Following the outbreak of war in 1938, aged 18 or 19, de la Vigne was called up to the Wehrmacht and joined the Fallschirmjäger, however was captured in May 1940 and held captive in Rotterdam until the end of the Battle of France. He was then moved to Canada, where he was held as a Prisoner of War in the British-controlled Camp 133 internment camp. There he met a group of Mannheim footballers; Henninger, Jöckel, Langlotz, Müller and Senck, who were all captured fighting in North Africa. Here he gained the nickname "Bella", which would stay with him throughout his career. In February 1946, after six years in Camp 133, de la Vigne was released in the north of Germany, at the Munster Training Area, which was under British control. A return to the Czech Sudetenland was, for a German, undesirable, given the intense animosity as a result of the annexation of Czechoslovakia, and for de la Vigne was neither personally attractive as his family no longer lived there. This led de la Vigne to move north to Mannheim, of which over 80% had been destroyed during the War, where he was reunited with those footballers he was imprisoned with in Canada. As he joined VfR Mannheim, the team gained the nickname "The Canadians."

==Return to football==
VfR Mannheim competed in the Oberliga Süd from the 1945–46 season until the formation of the Bundesliga in 1962 (See History of German football#The Formation of the Bundesliga), and de la Vigne was one of the few players to make his professional debut at the highest level aged 26. He played his first game on 1 June 1947, in the 33rd match of the season – a derby match against local rivals SV Waldhof Mannheim – but could not prevent the team losing 3–0. He did not wait long for his first victory, however, which came 14 days later in another derby – this time a 3–1 win against VfL Neckarau.

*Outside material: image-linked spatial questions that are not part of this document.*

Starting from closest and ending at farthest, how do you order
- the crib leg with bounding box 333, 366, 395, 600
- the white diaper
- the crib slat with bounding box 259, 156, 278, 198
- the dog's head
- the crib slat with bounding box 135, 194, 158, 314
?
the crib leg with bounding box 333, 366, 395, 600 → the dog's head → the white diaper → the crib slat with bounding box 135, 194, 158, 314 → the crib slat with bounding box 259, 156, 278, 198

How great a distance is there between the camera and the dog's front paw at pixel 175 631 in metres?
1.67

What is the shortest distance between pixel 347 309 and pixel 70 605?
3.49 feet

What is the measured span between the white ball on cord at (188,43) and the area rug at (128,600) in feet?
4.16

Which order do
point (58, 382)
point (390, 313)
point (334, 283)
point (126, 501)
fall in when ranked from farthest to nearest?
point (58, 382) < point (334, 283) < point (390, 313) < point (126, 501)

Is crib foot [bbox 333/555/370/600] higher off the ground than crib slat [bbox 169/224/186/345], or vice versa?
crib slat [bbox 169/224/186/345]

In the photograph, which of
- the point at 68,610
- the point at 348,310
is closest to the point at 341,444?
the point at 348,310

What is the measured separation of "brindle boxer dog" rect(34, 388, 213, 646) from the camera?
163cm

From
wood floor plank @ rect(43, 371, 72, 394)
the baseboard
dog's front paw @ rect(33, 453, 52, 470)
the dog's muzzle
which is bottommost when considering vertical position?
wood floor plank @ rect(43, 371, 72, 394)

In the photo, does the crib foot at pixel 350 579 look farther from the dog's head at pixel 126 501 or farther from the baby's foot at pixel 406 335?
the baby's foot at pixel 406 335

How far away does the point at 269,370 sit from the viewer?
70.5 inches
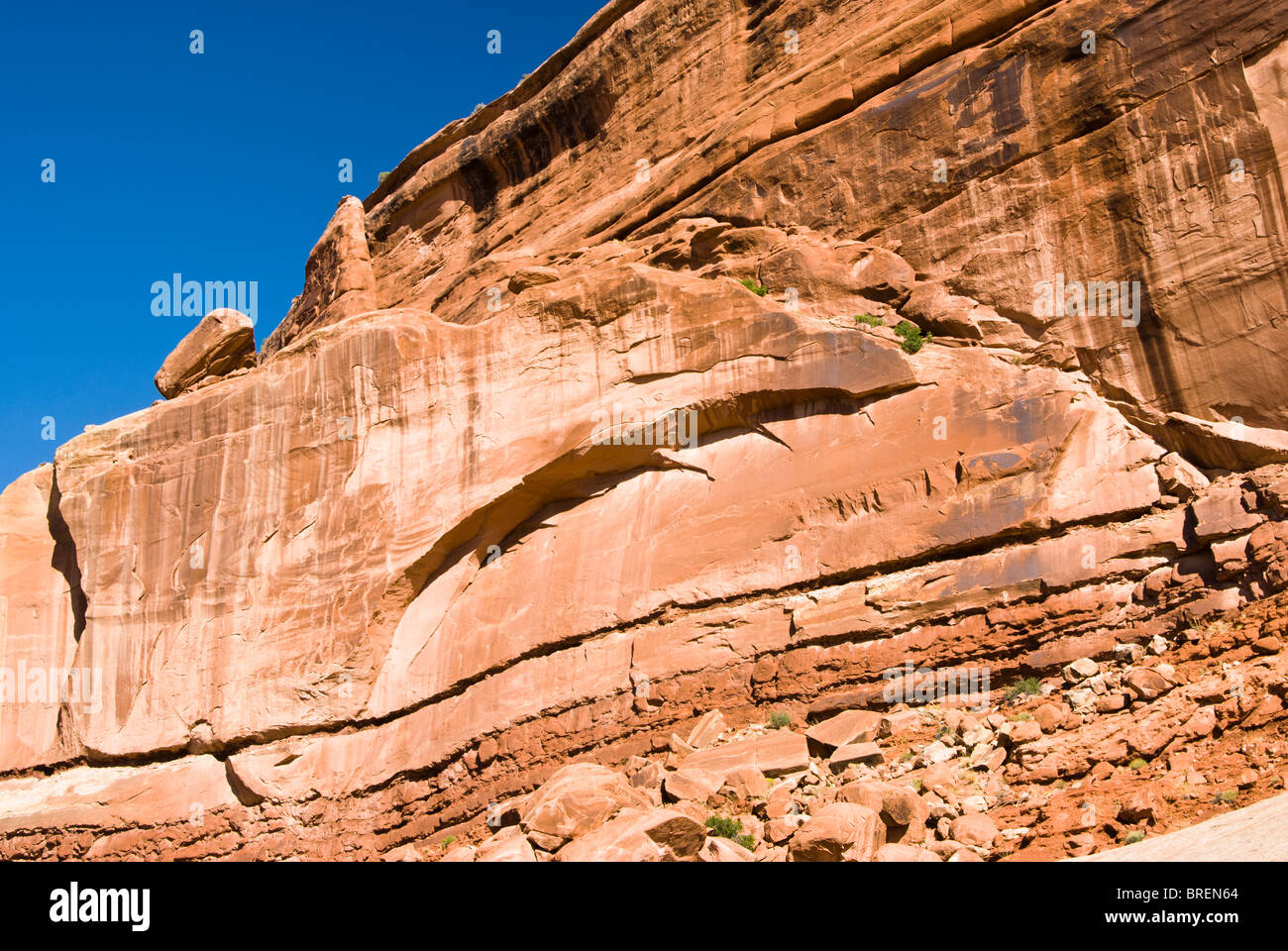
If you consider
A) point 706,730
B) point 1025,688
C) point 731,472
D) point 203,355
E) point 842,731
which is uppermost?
point 203,355

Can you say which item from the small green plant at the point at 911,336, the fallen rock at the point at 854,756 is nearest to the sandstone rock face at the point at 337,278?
the small green plant at the point at 911,336

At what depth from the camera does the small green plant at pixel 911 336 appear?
59.1 feet

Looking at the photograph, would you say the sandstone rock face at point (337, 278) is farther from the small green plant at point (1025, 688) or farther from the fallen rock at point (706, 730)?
the small green plant at point (1025, 688)

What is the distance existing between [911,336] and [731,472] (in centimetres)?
358

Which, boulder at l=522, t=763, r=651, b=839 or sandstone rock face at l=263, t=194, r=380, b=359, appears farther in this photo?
sandstone rock face at l=263, t=194, r=380, b=359

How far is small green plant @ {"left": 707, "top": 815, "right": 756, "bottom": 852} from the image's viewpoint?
12.9 metres

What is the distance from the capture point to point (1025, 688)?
579 inches

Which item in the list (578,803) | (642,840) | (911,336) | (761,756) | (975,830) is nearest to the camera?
(975,830)

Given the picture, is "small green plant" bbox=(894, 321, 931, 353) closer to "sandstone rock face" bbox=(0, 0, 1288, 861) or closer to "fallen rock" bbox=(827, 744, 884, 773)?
"sandstone rock face" bbox=(0, 0, 1288, 861)

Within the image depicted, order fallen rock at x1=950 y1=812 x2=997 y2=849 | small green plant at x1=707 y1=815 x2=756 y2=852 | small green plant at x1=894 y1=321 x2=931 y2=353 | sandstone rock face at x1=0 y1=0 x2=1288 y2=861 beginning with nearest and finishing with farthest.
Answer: fallen rock at x1=950 y1=812 x2=997 y2=849, small green plant at x1=707 y1=815 x2=756 y2=852, sandstone rock face at x1=0 y1=0 x2=1288 y2=861, small green plant at x1=894 y1=321 x2=931 y2=353

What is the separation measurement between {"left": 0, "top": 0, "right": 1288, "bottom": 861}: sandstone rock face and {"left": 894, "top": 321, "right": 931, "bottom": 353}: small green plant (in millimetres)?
130

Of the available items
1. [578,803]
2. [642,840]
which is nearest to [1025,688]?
[642,840]

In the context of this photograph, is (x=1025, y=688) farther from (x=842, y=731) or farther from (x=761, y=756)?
(x=761, y=756)

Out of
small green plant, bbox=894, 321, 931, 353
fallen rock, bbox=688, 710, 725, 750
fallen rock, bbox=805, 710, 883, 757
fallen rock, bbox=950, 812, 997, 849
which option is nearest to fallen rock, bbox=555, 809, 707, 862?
fallen rock, bbox=950, 812, 997, 849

On paper, de la Vigne was a striker, but he operated more as a playmaker than a target man and was known for having good technique, and his playing style was described as having an "aesthetic" quality. Until 1948, Mannheim did not perform outstandingly in their league – they finished in 14th 12th and 8th place in the years prior – but in de la Vigne's first full season with the club, 1948–49, he finished fifth in the goalscorers rankings, with 21 goals.